Problem to solve:
How many lines in the records below contain the word "located"? Letter case matters; reply with the number alone.

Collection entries
-*-*-

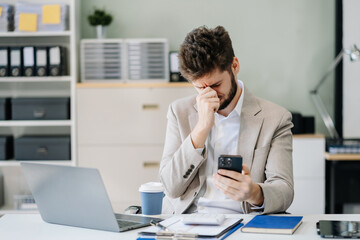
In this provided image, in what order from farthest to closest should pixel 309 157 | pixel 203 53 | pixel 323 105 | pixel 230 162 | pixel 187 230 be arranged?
pixel 323 105
pixel 309 157
pixel 203 53
pixel 230 162
pixel 187 230

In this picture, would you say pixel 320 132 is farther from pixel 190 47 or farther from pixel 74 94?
pixel 190 47

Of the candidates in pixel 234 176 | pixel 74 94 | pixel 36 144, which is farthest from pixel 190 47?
pixel 36 144

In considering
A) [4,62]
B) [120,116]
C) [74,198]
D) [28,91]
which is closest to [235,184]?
[74,198]

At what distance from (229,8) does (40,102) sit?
158cm

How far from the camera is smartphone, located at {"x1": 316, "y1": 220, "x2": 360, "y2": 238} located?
5.10 ft

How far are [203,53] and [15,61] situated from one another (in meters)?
2.31

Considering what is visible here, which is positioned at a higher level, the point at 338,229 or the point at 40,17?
the point at 40,17

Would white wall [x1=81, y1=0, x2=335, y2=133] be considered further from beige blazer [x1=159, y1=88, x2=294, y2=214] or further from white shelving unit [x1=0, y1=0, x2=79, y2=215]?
beige blazer [x1=159, y1=88, x2=294, y2=214]

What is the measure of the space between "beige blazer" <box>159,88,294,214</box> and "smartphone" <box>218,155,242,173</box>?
9.4 inches

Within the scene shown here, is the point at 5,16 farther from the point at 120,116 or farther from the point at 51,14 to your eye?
the point at 120,116

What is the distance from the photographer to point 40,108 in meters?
3.93

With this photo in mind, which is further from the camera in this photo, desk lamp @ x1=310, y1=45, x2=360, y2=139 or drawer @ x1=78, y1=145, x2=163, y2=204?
desk lamp @ x1=310, y1=45, x2=360, y2=139

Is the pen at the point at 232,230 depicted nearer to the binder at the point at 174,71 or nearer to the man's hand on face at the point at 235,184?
the man's hand on face at the point at 235,184

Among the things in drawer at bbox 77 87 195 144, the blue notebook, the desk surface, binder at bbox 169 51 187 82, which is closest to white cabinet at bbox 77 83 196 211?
drawer at bbox 77 87 195 144
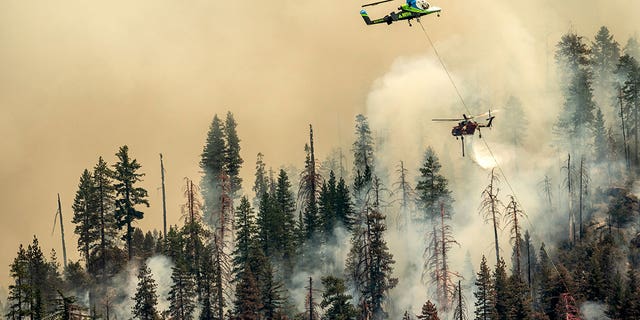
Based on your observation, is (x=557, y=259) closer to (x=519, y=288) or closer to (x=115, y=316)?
(x=519, y=288)

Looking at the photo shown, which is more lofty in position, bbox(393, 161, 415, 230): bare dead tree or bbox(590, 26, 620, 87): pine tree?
bbox(590, 26, 620, 87): pine tree

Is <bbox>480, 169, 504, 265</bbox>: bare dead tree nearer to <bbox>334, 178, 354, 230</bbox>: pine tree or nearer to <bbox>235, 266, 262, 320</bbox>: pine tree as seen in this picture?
<bbox>334, 178, 354, 230</bbox>: pine tree

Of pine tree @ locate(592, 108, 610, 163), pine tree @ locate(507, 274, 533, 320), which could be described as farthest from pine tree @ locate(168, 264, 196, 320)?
pine tree @ locate(592, 108, 610, 163)

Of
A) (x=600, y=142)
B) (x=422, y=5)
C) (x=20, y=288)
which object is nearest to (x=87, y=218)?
(x=20, y=288)

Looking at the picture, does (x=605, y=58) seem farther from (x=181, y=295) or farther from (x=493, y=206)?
(x=181, y=295)

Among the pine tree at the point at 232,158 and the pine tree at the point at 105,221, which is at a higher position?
the pine tree at the point at 232,158

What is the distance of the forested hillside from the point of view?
91.6 meters

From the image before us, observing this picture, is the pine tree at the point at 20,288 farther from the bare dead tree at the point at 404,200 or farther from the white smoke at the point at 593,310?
the white smoke at the point at 593,310

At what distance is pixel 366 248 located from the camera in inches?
4158

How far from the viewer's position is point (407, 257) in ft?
433

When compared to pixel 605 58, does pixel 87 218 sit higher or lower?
lower

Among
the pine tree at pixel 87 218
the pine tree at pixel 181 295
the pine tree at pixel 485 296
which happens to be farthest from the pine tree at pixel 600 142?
the pine tree at pixel 87 218

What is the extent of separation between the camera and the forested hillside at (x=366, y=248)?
9162 cm

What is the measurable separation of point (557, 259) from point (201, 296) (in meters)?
41.4
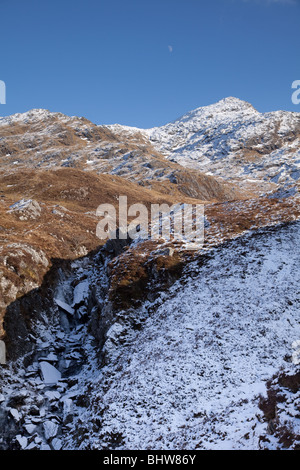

-*-*-

Problem solution:
2